Based on the record before us, petitioner has not met his burden of proving that he acted reasonably in failing to report the wages and interest income he earned during 1982, 1983, and 1984. Wages and interest income are included in gross income. Section 61(a)(1) and (4). Petitioner acknowledged receipt of such income. Petitioner also acknowledged that he previously filed income tax returns for 1979, 1980, and 1981. He, therefore, knew or is held to have known that he was required to file income tax returns and report his income for the years in question. Accordingly, we sustain respondent's determination of the additions to tax under section 6653(a)(1) and (2).

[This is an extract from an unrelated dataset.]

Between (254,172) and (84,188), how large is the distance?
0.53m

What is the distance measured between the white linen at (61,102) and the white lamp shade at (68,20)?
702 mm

Section 6661(a) provides that, in the event of a substantial understatement of income tax for any taxable year, there shall be added to the tax an amount equal to 10 percent of any underpayment attributable to such understatement. Section 6661(b) states that "a substantial underpayment" exists if the amount of the understatement of income tax for the year exceeds the greater of (1) 10 percent of the tax required to be shown on the return, or (2) $ 5,000. In this case, there was a substantial understatement of income tax for 1982, 1983, and 1984. Petitioner did not file any returns for those years. It follows that the section 6661(a) addition to tax applies. Respondent, therefore, is sustained on this determined. 2
Decision will be entered under Rule 155.